### WHAT TO WORK ON
Pick out each line of the items below that contains the string "rubber" and copy it. Case counts.
--- TASK INPUTS ---
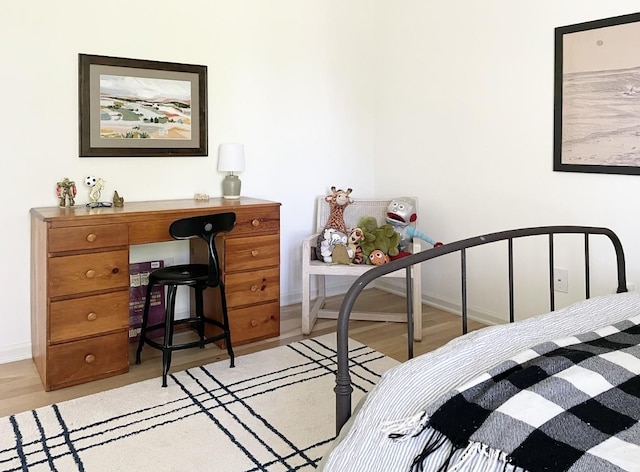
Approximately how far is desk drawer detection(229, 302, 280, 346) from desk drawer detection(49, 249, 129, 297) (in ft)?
2.16

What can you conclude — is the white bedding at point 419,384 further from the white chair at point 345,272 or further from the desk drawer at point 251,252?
the desk drawer at point 251,252

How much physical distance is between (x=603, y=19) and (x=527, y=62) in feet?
1.47

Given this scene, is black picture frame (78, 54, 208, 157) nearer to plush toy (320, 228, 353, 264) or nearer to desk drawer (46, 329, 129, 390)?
plush toy (320, 228, 353, 264)

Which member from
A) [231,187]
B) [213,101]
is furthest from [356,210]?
[213,101]

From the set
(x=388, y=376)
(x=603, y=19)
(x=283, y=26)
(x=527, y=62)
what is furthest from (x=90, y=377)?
(x=603, y=19)

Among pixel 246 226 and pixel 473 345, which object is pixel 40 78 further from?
pixel 473 345

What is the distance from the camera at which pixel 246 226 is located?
3045mm

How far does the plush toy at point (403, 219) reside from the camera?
140 inches

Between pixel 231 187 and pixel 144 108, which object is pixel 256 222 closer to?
pixel 231 187

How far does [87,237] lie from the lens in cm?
255

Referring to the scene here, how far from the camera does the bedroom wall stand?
290 centimetres

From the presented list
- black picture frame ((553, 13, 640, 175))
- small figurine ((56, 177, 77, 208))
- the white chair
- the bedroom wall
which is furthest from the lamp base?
black picture frame ((553, 13, 640, 175))

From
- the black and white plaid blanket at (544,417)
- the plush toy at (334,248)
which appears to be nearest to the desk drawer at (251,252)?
the plush toy at (334,248)

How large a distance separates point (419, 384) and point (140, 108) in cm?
251
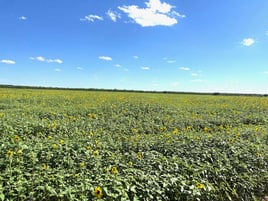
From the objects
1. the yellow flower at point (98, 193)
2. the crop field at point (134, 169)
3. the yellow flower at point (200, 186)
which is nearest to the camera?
the yellow flower at point (98, 193)

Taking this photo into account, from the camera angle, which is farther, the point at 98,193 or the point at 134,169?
the point at 134,169

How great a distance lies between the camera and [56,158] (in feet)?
15.8

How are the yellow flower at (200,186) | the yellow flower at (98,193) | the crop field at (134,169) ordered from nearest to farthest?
the yellow flower at (98,193) < the crop field at (134,169) < the yellow flower at (200,186)

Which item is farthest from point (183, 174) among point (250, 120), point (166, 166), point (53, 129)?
point (250, 120)

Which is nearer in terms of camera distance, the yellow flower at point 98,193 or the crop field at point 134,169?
the yellow flower at point 98,193

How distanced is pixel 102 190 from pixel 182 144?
9.68 ft

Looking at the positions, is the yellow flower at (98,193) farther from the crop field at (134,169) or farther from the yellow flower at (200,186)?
the yellow flower at (200,186)

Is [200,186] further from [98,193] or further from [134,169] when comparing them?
[98,193]

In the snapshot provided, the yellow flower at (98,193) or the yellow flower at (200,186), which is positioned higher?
the yellow flower at (98,193)

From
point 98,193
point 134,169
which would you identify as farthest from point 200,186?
point 98,193

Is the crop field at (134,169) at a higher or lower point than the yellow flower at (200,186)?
higher

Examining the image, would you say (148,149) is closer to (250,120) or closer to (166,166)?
(166,166)

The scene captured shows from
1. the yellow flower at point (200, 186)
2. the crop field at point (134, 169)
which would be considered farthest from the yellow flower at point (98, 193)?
the yellow flower at point (200, 186)

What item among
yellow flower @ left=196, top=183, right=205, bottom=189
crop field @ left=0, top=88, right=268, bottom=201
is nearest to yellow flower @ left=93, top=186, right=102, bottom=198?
crop field @ left=0, top=88, right=268, bottom=201
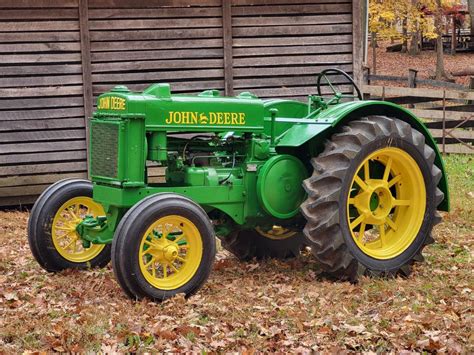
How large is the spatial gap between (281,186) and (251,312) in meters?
1.51

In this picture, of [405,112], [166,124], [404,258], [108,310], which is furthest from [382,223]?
[108,310]

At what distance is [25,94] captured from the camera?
38.0 ft

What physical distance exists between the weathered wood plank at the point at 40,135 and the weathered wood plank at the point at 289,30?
2.59m

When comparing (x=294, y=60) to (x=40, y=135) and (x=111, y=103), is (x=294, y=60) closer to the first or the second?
(x=40, y=135)

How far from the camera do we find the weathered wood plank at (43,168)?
1165cm

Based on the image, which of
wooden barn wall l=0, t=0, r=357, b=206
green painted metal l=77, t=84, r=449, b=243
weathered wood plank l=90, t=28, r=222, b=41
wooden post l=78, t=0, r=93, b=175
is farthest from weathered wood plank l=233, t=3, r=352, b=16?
green painted metal l=77, t=84, r=449, b=243

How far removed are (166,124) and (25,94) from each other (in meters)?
5.08

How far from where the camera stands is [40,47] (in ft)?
38.1

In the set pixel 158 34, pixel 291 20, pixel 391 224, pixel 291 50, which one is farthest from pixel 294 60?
pixel 391 224

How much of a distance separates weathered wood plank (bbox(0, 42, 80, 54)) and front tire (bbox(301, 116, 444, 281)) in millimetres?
5348

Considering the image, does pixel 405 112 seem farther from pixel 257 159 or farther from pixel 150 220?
pixel 150 220

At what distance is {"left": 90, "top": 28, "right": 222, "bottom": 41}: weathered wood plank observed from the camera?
11875 mm

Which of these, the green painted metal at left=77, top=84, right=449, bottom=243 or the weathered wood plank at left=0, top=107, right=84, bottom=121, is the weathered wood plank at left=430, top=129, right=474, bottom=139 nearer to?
the weathered wood plank at left=0, top=107, right=84, bottom=121

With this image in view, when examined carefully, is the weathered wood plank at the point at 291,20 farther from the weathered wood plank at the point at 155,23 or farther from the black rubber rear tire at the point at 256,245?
the black rubber rear tire at the point at 256,245
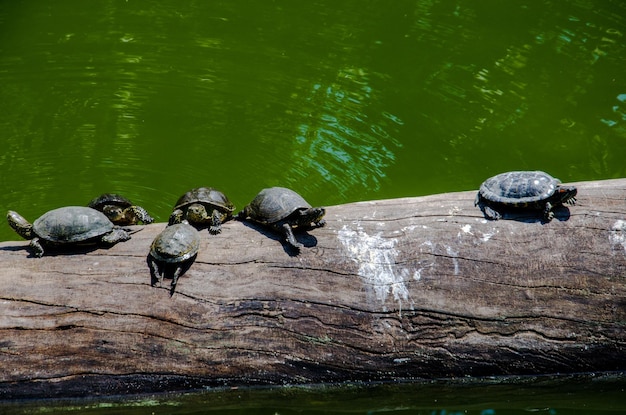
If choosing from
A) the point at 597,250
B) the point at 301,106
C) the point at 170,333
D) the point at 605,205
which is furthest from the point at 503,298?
the point at 301,106

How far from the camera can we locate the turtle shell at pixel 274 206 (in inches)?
160

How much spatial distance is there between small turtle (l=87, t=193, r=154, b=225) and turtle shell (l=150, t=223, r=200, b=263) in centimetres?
85

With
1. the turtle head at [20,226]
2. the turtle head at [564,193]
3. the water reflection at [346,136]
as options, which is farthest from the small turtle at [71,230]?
the turtle head at [564,193]

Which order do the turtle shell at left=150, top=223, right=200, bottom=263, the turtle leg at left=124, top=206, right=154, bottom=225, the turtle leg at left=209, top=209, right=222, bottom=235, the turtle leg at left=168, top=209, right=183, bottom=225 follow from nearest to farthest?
the turtle shell at left=150, top=223, right=200, bottom=263 < the turtle leg at left=209, top=209, right=222, bottom=235 < the turtle leg at left=168, top=209, right=183, bottom=225 < the turtle leg at left=124, top=206, right=154, bottom=225

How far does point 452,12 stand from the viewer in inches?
388

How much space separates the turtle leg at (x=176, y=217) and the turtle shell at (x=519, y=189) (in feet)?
6.63

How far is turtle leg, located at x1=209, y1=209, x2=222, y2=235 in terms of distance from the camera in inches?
165

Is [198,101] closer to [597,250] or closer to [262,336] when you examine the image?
[262,336]

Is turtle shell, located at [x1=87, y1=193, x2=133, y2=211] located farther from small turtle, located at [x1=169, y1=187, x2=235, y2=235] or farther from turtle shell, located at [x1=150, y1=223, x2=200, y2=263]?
turtle shell, located at [x1=150, y1=223, x2=200, y2=263]

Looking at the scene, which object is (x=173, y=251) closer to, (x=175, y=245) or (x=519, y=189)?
(x=175, y=245)

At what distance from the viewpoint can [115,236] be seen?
13.3 feet

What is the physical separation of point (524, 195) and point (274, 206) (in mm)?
1606

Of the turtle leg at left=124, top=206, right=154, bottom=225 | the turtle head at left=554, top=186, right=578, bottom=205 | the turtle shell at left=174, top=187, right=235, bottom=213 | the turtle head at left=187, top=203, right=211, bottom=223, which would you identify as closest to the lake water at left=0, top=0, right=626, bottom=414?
the turtle leg at left=124, top=206, right=154, bottom=225

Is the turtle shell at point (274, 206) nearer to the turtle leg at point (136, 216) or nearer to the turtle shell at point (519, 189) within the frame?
the turtle leg at point (136, 216)
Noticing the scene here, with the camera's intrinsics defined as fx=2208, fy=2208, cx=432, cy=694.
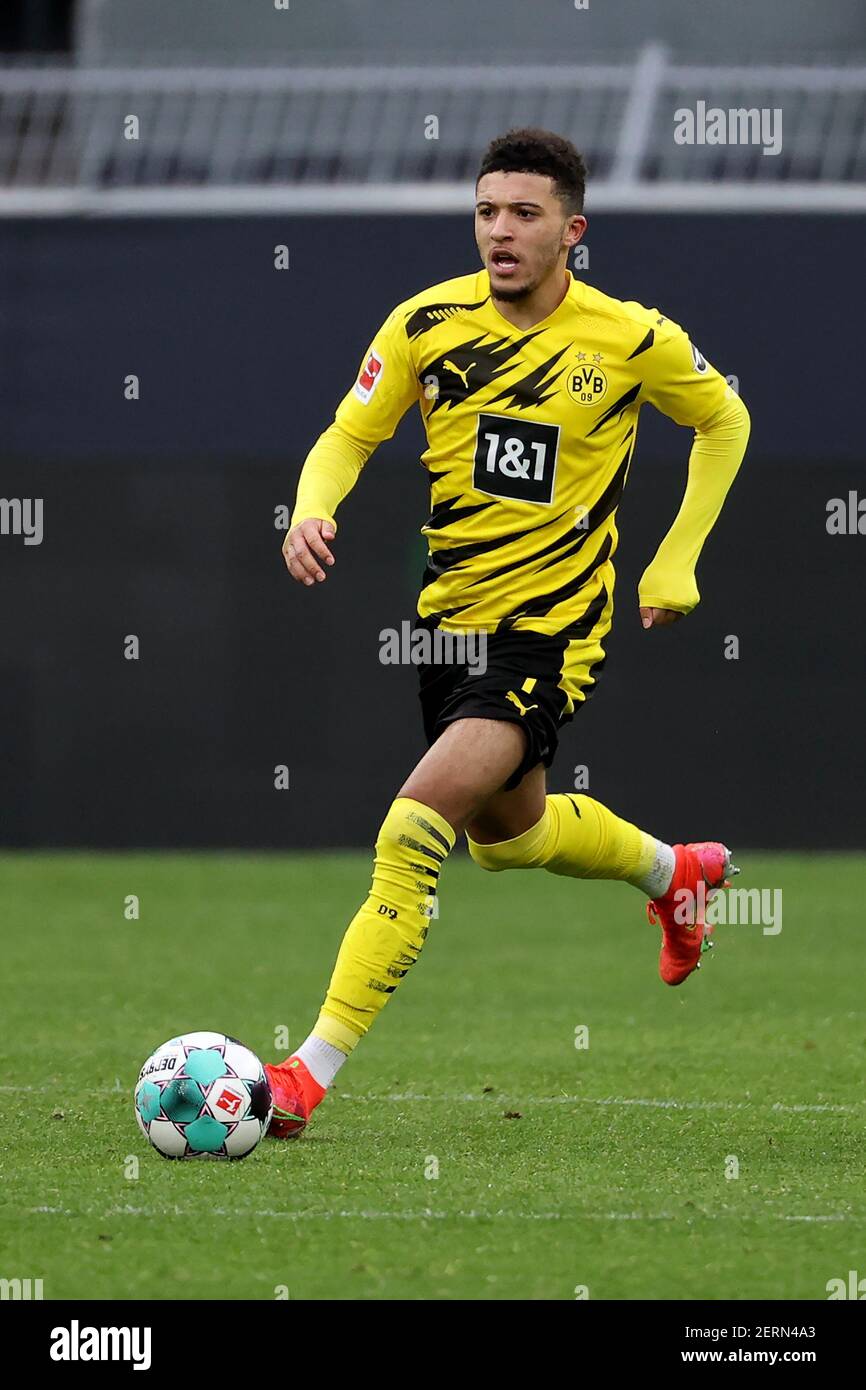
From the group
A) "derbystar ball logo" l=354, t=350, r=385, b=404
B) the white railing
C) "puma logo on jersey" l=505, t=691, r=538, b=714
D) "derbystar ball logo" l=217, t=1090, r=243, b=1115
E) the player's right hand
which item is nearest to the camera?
"derbystar ball logo" l=217, t=1090, r=243, b=1115

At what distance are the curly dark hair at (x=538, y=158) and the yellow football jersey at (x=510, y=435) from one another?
32 centimetres

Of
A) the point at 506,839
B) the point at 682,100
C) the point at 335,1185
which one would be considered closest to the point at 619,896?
the point at 682,100

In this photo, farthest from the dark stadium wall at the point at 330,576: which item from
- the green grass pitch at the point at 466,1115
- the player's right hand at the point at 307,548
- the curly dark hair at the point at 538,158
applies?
the player's right hand at the point at 307,548

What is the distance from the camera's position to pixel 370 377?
5953mm

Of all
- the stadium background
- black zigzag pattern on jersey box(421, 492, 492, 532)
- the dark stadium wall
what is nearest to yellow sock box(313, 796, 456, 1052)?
black zigzag pattern on jersey box(421, 492, 492, 532)

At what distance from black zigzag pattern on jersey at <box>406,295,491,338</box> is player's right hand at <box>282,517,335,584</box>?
0.70 metres

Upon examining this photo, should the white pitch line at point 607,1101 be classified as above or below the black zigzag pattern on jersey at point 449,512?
below

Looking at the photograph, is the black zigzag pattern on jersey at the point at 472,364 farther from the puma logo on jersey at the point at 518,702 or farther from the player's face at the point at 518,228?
the puma logo on jersey at the point at 518,702

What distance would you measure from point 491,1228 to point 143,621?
33.4 feet

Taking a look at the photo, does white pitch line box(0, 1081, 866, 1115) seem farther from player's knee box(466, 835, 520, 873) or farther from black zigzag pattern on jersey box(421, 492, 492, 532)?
black zigzag pattern on jersey box(421, 492, 492, 532)

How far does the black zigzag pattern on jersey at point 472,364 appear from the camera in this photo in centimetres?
587

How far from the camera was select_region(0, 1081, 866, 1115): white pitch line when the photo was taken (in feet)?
20.2

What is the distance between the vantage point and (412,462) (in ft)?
Answer: 47.2

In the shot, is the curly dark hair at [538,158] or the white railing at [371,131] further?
the white railing at [371,131]
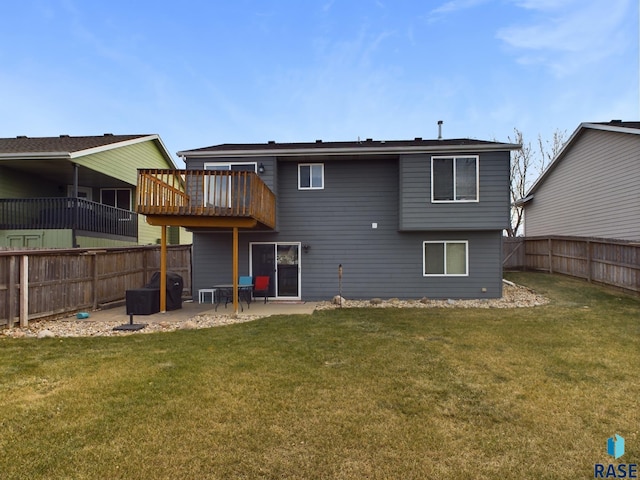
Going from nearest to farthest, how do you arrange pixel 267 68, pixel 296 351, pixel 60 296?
pixel 296 351, pixel 60 296, pixel 267 68

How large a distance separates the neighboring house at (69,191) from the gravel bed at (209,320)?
572 cm

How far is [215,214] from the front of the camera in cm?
876

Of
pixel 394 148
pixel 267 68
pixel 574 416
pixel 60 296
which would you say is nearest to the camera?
pixel 574 416

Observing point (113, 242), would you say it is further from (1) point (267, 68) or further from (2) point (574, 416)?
(2) point (574, 416)

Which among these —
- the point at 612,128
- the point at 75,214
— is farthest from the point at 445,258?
the point at 75,214

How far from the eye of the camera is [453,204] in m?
10.9

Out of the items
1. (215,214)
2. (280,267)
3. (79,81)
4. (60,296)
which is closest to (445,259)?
(280,267)

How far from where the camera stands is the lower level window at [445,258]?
11281 millimetres

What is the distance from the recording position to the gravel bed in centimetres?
713

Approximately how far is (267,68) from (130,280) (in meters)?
11.9

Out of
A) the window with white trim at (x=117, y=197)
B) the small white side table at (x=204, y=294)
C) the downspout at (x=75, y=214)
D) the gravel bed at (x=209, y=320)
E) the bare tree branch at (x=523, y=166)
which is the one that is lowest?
the gravel bed at (x=209, y=320)
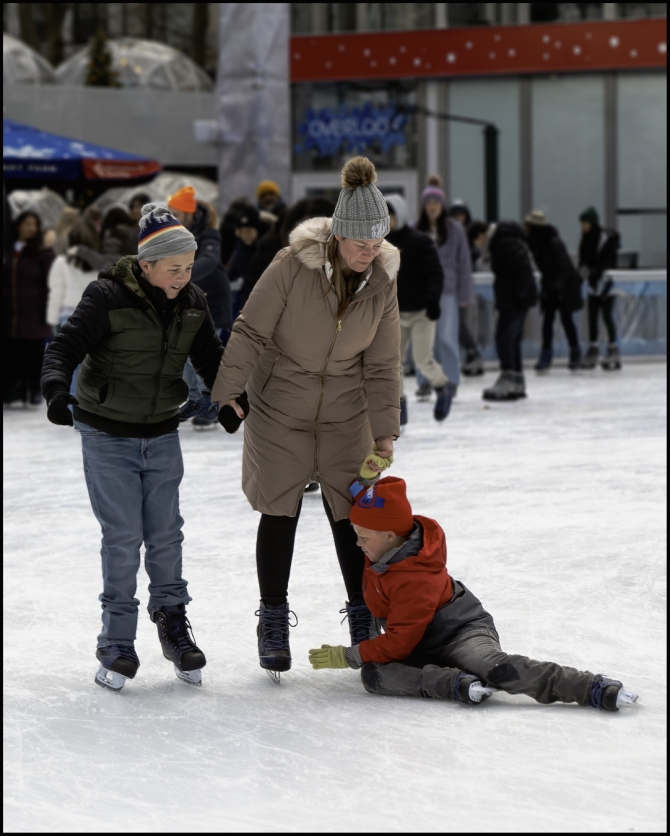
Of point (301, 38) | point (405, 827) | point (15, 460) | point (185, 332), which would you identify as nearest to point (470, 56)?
point (301, 38)

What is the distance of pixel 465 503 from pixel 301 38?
43.5 feet

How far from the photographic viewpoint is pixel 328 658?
3418 mm

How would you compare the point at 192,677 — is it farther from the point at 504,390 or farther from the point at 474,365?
the point at 474,365

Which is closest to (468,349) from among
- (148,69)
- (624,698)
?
(624,698)

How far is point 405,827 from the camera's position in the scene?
2516 mm

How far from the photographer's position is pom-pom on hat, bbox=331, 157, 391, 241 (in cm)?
331

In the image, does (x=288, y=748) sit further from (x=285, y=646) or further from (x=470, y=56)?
(x=470, y=56)

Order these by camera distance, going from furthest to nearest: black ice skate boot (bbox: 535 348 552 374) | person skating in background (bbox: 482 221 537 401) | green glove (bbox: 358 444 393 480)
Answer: black ice skate boot (bbox: 535 348 552 374) → person skating in background (bbox: 482 221 537 401) → green glove (bbox: 358 444 393 480)

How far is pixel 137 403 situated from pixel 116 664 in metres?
0.68

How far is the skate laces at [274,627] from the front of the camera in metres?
3.51

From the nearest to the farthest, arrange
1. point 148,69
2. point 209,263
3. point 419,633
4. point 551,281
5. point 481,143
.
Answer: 1. point 419,633
2. point 209,263
3. point 551,281
4. point 481,143
5. point 148,69

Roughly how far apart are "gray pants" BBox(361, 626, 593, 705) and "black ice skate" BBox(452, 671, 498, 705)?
15 mm

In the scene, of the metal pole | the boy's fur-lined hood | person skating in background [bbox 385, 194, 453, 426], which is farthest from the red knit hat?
the metal pole

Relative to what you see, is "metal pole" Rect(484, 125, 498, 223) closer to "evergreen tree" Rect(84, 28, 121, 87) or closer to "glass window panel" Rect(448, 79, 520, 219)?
"glass window panel" Rect(448, 79, 520, 219)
---
### COMPLETED EXERCISE
With this image in view, when examined carefully, is the weathered wood plank at the point at 291,20 farther from the weathered wood plank at the point at 155,23 or farther from the black rubber rear tire at the point at 256,245?
the black rubber rear tire at the point at 256,245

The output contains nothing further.